» ASSIGNED TASK A
Transcribe part of the AILET and CLAT comparison. Begin at the words "Which is better" and stop after "the required rank.".
» ASSIGNED TASK B
Using the AILET and CLAT comparison, decide whether each statement agrees with it: (i) AILET's UG exam includes a Legal Reasoning section; (ii) CLAT 2027 gives access to UG seats across 24 participating National Law Universities; (iii) AILET should serve as the primary preparation framework. Answer yes or no for each, and quote the words that decide it.

» PASSAGE FOR REVIEW
——
Is AILET harder than CLAT? ▾
AILET is more competitively intense than CLAT | not necessarily harder in question difficulty. With only 120 seats and many strong aspirants, the effective required score is very high (120+/150 for General category). CLAT's 3,000+ seats across 24 NLUs offer more room. Additionally, AILET's Logical Reasoning section (70 questions = 47% of the paper) requires more intensive LR practice than CLAT does. The faster time pace (48 sec/question vs 60 sec/question for CLAT) also adds pressure.
Can I prepare for CLAT and AILET together? ▾
Yes | and most serious aspirants should. The syllabus overlap is approximately 80–85%: both exams share English Language, Current Affairs & GK, and Logical Reasoning. For CLAT-specific sections, add Legal Reasoning (~29% of CLAT) and Quantitative Techniques (~10%). For AILET-specific adaptation, intensify Logical Reasoning practice (heavier volume) and build speed to handle 150 questions in 120 minutes. Use CLAT as your primary preparation framework and adapt for AILET in the final 4–6 weeks.
Does AILET have Legal Reasoning like CLAT? ▾
No. AILET's UG (BA LLB) exam has no Legal Reasoning section. The three sections are: English Language (50 Qs), Current Affairs & GK (30 Qs), and Logical Reasoning (70 Qs). CLAT, in contrast, has a dedicated Legal Reasoning section (~35 questions, 29% of the paper) testing principle-application and legal aptitude. This is one of the most significant structural differences between the two exams.
How many seats does AILET have vs CLAT? ▾
AILET 2026 has approximately 120 seats for BA LLB (Hons.) at NLU Delhi. CLAT 2027 provides access to 3,000+ UG seats across 24 participating National Law Universities. This means CLAT has roughly 25× more seats than AILET. The massive seat difference is why AILET's effective cutoff requirement is so much higher, even though the question difficulty may not be dramatically different.
Which is better | NLU Delhi (AILET) or NLSIU Bangalore (CLAT)? ▾
Both are among India's finest law schools with equivalent placement outcomes. NLSIU Bangalore ranks #1 in NIRF Law consistently and is India's oldest NLU | it carries unparalleled prestige and alumni network depth. NLU Delhi ranks #2–3 and has the unique advantage of being in the national capital | steps from the Supreme Court, Parliament, and central government legal departments. Placements are broadly equivalent (₹15–22 LPA at Tier-1 firms). Choose based on location preference, campus culture, and which exam you can crack at the required rank.
——
» PROVIDED DATA

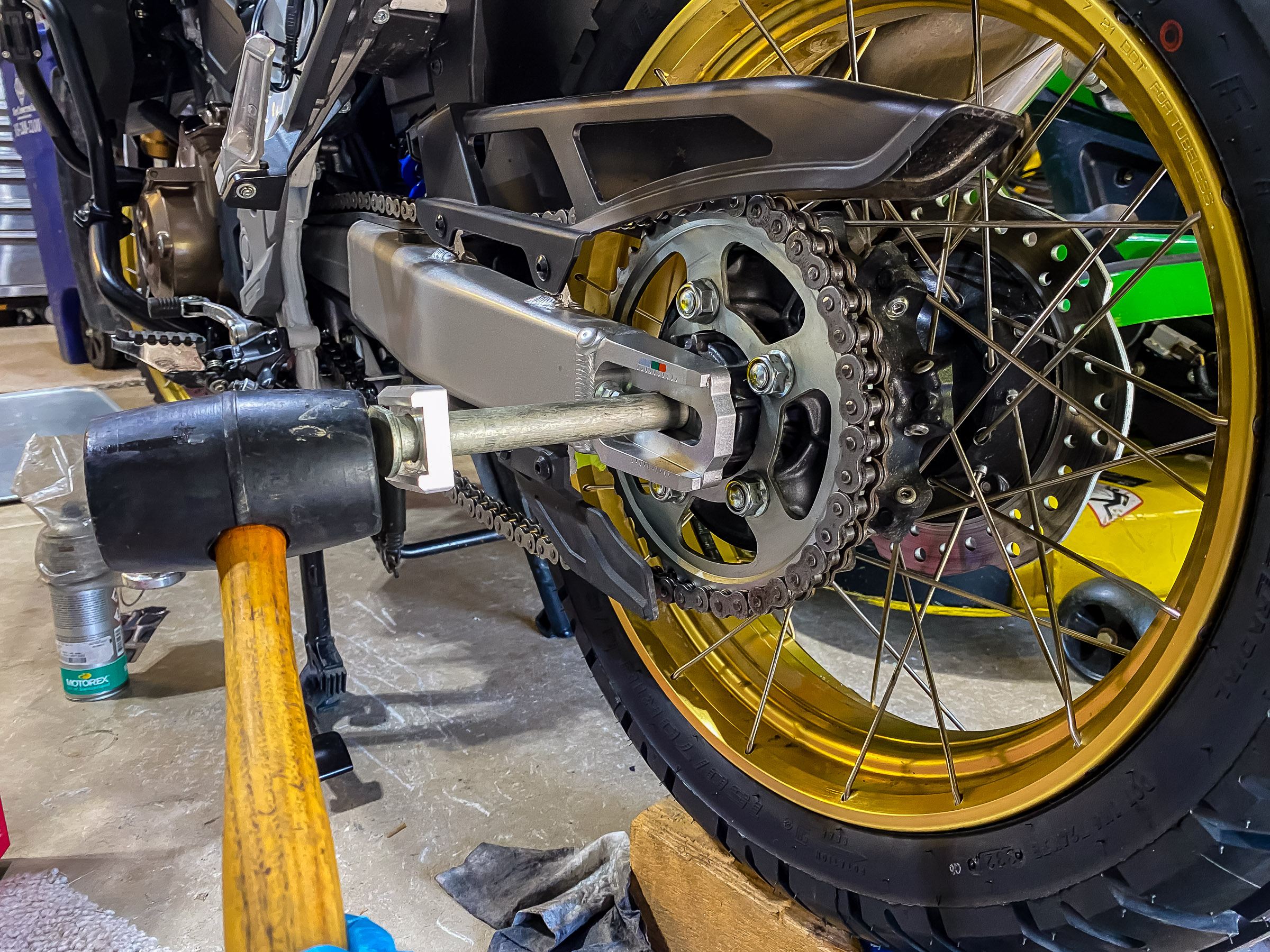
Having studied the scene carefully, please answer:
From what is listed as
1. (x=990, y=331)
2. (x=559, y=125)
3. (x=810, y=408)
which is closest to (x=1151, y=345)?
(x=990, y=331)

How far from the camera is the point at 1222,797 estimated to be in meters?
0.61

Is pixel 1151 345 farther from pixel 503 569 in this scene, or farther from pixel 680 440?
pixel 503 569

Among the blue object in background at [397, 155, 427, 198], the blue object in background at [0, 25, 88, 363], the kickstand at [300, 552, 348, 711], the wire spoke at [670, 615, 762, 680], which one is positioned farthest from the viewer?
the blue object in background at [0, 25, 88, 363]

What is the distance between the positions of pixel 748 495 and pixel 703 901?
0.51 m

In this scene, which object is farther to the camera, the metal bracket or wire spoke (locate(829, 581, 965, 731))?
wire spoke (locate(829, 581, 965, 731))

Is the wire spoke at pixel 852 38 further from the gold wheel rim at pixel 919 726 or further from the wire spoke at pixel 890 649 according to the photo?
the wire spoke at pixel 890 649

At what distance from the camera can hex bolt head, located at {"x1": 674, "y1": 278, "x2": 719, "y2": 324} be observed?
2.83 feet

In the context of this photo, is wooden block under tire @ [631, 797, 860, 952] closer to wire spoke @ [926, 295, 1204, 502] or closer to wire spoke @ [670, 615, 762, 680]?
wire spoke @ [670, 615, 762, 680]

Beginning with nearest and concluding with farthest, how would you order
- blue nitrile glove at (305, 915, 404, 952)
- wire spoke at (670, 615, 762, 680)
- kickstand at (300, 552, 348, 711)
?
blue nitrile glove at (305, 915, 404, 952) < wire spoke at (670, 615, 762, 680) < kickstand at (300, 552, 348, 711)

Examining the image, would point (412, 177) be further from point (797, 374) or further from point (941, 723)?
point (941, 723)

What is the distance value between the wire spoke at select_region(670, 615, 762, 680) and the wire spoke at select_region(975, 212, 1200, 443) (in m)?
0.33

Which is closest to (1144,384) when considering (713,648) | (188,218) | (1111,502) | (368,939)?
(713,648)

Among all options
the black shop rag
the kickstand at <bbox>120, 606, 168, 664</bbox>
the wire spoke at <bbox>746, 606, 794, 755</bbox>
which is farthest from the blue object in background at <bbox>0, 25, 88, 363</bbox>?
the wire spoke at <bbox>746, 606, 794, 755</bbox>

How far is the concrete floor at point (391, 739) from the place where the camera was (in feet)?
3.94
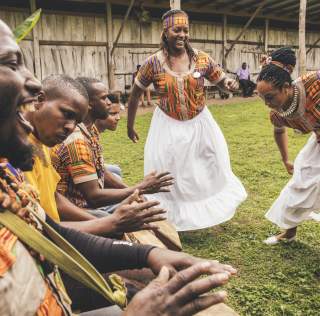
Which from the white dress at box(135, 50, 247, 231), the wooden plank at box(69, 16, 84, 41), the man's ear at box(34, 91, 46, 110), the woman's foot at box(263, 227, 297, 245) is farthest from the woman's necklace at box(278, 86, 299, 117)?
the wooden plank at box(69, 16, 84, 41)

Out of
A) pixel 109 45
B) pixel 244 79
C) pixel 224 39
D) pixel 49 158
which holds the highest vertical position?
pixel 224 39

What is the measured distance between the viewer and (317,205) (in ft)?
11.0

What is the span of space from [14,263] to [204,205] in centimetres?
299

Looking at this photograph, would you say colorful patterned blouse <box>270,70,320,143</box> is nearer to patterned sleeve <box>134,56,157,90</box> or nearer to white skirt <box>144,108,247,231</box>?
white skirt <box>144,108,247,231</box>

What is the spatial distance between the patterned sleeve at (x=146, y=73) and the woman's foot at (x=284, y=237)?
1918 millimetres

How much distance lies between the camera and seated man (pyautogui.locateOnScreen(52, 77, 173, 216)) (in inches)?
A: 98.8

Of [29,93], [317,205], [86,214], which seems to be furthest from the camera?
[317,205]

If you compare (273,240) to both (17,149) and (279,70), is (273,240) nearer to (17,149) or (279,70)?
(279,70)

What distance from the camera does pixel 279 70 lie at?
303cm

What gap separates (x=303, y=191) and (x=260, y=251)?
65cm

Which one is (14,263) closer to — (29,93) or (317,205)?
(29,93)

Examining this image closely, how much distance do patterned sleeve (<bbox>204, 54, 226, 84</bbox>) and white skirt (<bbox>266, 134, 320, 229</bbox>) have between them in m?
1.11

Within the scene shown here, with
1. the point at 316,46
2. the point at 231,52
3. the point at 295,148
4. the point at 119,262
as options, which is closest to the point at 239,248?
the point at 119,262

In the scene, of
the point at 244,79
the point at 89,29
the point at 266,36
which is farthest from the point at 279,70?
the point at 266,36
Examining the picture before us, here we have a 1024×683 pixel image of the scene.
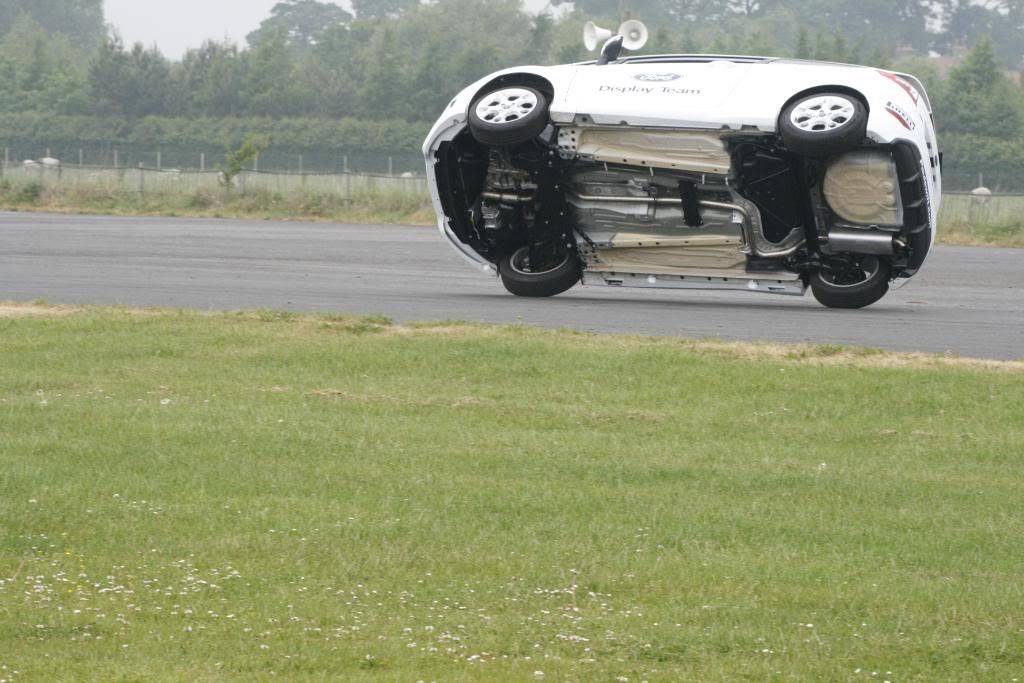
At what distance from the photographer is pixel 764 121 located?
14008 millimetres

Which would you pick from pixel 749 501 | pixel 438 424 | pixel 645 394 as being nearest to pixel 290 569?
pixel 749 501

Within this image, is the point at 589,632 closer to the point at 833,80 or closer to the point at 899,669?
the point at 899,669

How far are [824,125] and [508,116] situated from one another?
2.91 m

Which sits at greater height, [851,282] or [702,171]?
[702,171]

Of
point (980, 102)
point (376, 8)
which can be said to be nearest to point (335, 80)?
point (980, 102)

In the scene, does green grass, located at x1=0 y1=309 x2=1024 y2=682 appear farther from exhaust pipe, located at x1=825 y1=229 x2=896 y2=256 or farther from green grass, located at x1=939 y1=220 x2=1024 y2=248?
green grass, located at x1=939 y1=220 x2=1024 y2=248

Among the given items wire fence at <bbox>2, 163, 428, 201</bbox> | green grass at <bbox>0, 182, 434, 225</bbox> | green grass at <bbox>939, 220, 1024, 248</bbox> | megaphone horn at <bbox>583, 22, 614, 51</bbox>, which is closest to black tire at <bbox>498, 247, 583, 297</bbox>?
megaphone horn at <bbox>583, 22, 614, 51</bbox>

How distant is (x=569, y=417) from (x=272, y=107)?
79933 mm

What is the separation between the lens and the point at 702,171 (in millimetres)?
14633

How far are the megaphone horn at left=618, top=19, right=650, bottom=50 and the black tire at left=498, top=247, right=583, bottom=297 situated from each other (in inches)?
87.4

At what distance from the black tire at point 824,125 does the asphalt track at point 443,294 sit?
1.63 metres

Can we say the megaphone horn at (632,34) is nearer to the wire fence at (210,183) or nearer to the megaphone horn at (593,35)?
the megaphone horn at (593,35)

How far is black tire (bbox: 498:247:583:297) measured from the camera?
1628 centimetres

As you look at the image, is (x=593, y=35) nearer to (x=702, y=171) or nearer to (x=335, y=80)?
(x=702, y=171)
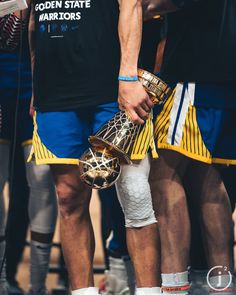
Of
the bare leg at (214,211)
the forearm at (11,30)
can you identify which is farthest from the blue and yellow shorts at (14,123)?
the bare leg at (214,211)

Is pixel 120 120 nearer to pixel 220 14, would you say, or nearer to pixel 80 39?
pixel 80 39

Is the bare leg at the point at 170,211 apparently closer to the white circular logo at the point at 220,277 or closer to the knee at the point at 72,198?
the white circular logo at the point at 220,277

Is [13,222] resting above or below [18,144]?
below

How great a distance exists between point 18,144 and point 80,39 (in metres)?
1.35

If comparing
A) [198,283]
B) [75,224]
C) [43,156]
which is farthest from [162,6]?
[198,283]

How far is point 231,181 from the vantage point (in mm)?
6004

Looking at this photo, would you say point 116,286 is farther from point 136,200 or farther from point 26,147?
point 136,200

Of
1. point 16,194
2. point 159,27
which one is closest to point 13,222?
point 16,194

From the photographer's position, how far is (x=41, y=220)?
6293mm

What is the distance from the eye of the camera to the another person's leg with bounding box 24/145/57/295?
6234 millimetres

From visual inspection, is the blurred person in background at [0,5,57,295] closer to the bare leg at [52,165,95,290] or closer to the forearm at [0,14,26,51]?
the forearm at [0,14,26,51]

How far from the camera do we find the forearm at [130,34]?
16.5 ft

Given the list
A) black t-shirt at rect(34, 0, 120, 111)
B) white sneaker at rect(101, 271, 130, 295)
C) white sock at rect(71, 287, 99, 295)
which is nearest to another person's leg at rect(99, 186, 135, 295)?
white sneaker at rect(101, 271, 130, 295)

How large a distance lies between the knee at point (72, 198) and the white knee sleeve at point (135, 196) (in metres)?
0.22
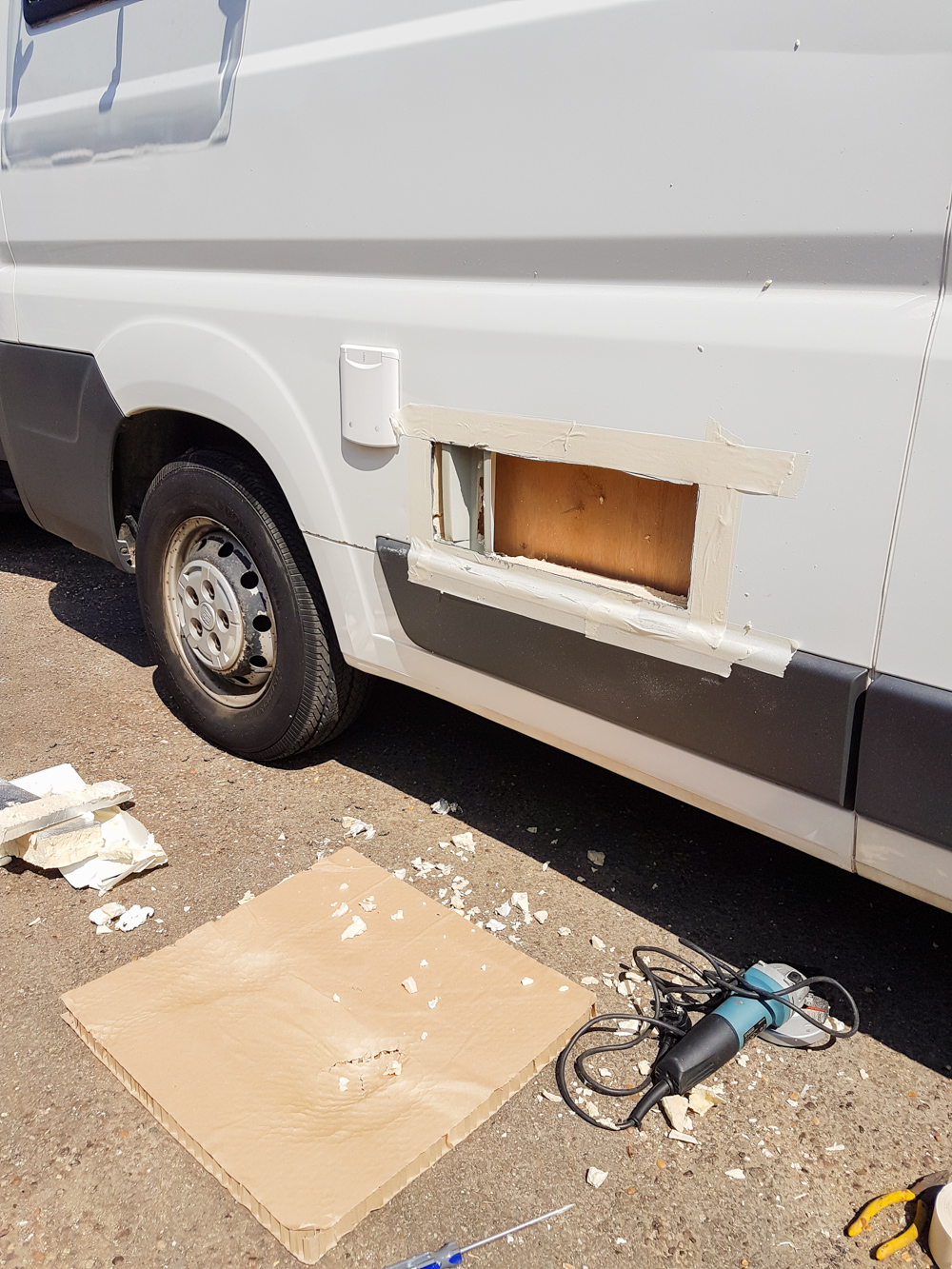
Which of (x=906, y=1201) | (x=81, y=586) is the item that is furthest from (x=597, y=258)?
——
» PROBLEM SOLUTION A
Which is better | NLU Delhi (AILET) or NLSIU Bangalore (CLAT)? ▾
Both are among India's finest law schools with equivalent placement outcomes. NLSIU Bangalore ranks #1 in NIRF Law consistently and is India's oldest NLU | it carries unparalleled prestige and alumni network depth. NLU Delhi ranks #2–3 and has the unique advantage of being in the national capital | steps from the Supreme Court, Parliament, and central government legal departments. Placements are broadly equivalent (₹15–22 LPA at Tier-1 firms). Choose based on location preference, campus culture, and which exam you can crack at the required rank.

» PROBLEM SOLUTION B
(i) No: "AILET's UG (BA LLB) exam has no Legal Reasoning section."
(ii) Yes: "CLAT 2027 provides access to 3,000+ UG seats across 24 participating National Law Universities."
(iii) No: "Use CLAT as your primary preparation framework and adapt for AILET in the final 4–6 weeks."